What the exercise asks: Change "balcony railing" to "porch railing" in the rows between the lines holding "What spatial distance" and "(x=407, y=194) <", inclusive. Give those lines back with nothing else altered.
▬▬▬
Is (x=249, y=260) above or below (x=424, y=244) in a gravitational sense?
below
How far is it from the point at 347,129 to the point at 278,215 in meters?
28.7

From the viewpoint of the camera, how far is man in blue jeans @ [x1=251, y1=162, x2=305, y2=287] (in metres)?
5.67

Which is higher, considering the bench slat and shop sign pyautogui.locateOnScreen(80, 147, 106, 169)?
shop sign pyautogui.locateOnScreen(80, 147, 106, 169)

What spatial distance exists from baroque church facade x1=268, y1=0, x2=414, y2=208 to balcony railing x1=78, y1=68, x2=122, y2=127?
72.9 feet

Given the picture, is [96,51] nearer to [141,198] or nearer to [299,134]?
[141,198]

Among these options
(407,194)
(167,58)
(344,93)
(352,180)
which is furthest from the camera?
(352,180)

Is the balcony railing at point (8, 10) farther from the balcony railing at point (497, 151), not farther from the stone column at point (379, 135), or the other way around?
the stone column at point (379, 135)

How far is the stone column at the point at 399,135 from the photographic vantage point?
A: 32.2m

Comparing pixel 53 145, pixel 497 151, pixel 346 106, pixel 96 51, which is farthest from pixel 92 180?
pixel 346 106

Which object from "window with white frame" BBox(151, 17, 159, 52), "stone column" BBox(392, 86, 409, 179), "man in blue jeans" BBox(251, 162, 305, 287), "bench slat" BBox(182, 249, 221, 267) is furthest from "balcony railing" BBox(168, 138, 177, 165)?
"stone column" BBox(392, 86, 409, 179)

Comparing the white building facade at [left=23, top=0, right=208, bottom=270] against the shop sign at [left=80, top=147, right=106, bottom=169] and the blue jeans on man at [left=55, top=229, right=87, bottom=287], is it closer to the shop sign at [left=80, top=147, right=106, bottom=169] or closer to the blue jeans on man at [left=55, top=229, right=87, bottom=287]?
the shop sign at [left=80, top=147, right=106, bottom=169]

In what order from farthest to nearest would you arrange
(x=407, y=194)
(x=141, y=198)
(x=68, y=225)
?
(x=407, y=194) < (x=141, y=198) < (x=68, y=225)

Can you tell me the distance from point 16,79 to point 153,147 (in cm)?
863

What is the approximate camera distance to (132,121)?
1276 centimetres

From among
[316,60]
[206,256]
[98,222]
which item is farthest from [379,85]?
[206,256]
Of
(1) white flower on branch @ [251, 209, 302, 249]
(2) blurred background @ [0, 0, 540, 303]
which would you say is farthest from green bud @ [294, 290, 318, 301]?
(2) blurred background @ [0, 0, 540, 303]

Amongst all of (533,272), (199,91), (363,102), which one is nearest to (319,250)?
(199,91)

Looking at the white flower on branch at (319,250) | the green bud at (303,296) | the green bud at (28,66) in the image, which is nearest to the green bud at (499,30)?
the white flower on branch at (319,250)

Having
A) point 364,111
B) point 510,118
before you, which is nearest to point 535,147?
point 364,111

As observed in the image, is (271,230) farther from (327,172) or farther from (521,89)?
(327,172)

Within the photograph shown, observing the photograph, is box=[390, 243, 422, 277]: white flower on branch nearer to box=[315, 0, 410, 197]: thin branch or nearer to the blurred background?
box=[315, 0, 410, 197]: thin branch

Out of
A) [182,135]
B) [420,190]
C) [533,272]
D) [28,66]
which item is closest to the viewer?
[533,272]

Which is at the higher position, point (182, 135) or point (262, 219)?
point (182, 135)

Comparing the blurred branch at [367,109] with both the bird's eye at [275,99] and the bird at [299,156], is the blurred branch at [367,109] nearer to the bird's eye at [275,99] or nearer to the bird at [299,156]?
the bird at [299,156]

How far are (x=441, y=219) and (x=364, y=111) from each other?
▬▬▬
Response:
What spatial distance exists from baroque church facade x1=268, y1=0, x2=414, y2=208 to porch railing x1=78, y1=68, x2=122, y2=127?
72.9 feet

Given the picture, is [96,51] nearer to [141,198] or nearer to [299,134]?
[141,198]

Among these options
(407,194)
(167,58)
(344,93)
(352,180)
which is furthest from the camera?
(352,180)

Is the porch railing at point (8, 10) farther from the porch railing at point (497, 151), not farther from the stone column at point (379, 135), or the other way around?
the stone column at point (379, 135)

How far is the stone column at the point at 399,135 from the photographic vantage point?
A: 32.2m

Comparing pixel 53 145, pixel 497 151, pixel 346 106, pixel 96 51, which is farthest from pixel 92 180?
pixel 346 106

Which object from "window with white frame" BBox(151, 17, 159, 52), "stone column" BBox(392, 86, 409, 179), "man in blue jeans" BBox(251, 162, 305, 287), "bench slat" BBox(182, 249, 221, 267) is furthest from "porch railing" BBox(168, 138, 177, 165)?
"stone column" BBox(392, 86, 409, 179)

Comparing the white building facade at [left=23, top=0, right=208, bottom=270] against the shop sign at [left=80, top=147, right=106, bottom=169] and the blue jeans on man at [left=55, top=229, right=87, bottom=287], is it closer to the shop sign at [left=80, top=147, right=106, bottom=169] or closer to the blue jeans on man at [left=55, top=229, right=87, bottom=287]?
the shop sign at [left=80, top=147, right=106, bottom=169]

In what order from farthest to nearest would you arrange
(x=407, y=194)
(x=141, y=198)
(x=68, y=225)
?
(x=407, y=194) < (x=141, y=198) < (x=68, y=225)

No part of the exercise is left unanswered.